Coyote : J'aime l'Amérique et l'Amérique m'aime, J. Beuys Joseph Beuys, Coyote : J'aime l'Amérique et l'Amérique m'aime, 21-25 mai 1974. René Block Gallery, New York. Apportant la preuve de sa puissance de conviction, l'artiste opéra progressivement, pendant les cinq jours de sa performance, la réconciliation symbolique de l'homme et du coyote, propre à stimuler à ses yeux la transformation radicale de la société par l'art. 

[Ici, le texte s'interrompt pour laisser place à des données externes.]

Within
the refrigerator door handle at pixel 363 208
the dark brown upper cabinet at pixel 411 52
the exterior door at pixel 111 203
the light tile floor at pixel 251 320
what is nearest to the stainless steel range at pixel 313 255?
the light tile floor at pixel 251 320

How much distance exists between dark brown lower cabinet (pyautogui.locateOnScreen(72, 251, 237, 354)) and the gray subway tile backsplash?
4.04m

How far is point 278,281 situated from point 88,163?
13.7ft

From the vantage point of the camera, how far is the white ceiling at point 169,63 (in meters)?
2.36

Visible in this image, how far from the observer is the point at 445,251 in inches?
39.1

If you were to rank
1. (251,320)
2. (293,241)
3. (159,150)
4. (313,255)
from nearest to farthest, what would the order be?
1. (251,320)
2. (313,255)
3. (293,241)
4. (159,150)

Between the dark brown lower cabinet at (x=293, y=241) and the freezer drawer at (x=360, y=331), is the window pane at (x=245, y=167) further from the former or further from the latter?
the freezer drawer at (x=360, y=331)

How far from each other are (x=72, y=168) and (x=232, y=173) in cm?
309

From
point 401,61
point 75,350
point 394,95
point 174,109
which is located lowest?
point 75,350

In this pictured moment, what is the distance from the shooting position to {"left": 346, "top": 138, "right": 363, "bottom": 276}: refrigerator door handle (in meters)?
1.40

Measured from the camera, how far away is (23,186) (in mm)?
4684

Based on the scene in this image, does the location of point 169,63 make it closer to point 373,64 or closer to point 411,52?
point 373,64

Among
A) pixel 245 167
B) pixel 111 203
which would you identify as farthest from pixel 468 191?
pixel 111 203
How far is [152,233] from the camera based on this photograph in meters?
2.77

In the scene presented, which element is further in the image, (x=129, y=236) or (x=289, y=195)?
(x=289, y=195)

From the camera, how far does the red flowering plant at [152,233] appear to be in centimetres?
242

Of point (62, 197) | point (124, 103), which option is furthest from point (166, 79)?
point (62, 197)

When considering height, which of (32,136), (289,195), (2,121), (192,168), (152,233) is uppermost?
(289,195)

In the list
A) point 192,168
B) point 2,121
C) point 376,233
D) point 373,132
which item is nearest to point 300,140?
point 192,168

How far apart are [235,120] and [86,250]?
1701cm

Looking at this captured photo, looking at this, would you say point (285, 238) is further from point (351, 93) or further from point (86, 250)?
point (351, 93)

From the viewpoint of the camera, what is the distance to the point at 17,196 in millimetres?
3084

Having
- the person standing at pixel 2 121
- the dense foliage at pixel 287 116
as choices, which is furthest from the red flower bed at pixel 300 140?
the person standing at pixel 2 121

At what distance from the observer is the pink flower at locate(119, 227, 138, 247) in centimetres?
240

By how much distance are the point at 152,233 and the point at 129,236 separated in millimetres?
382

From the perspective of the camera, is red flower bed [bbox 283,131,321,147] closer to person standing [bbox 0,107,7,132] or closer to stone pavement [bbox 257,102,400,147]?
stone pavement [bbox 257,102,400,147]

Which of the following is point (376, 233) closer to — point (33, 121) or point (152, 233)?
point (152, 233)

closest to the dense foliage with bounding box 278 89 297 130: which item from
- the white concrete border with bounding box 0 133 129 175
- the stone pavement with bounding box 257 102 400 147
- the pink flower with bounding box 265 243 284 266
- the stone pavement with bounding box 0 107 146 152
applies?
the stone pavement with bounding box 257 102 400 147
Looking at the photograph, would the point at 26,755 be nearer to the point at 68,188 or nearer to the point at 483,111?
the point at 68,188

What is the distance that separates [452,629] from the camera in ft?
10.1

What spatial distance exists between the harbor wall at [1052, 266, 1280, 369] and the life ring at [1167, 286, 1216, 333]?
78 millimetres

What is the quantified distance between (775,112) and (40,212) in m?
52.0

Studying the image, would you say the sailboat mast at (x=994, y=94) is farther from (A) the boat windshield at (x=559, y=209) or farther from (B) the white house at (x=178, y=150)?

8.  Performance et technologie : la question de l'aura

On se rappelle la définition que donnait, en 1936, W. Benjamin de l'aura : « l'apparition unique d'un lointain, si proche soit-il ». L'aura qualifiait la présence (ou l'absence, ou la présence-absence) de l'œuvre en tant que sacrée ou liturgique, ou mieux cultuelle : ce qui à la fois nous fascine en elle, et la rend « inapprochable par essence ». Une statue de Vénus, par exemple, fait l'objet d'un culte chez les Grecs ; le Moyen Âge la rejette comme une idole. Ce qu'ont de commun les deux attitudes, c'est de reconnaître la valeur – transhistorique en apparence, historique en réalité – de 1'« unicité » de l'œuvre. Cette valeur – son aura – se perd dès lors que les cultes s'effondrent ; elle ne se maintient à l'époque de la naissance de la première technique révolutionnaire de reproduction – la photographie – que par un sursaut théologique, le ressac de 1'« art pour l'art ». Contre « l'émancipation de l'œuvre d'art par rapport à l'existence parasitaire que lui imposait son rôle rituel », dit Benjamin, la seule parade est en effet celle de la théologie négative : assumer la prétendue « pureté » de l'art – c'est-à-dire le rattacher, à la façon de Mallarmé, au Néant. La technologie reproductrice annihile la valeur d'unicité : il n'y a plus d'originaux. L'art devient alors un exposant de la politique.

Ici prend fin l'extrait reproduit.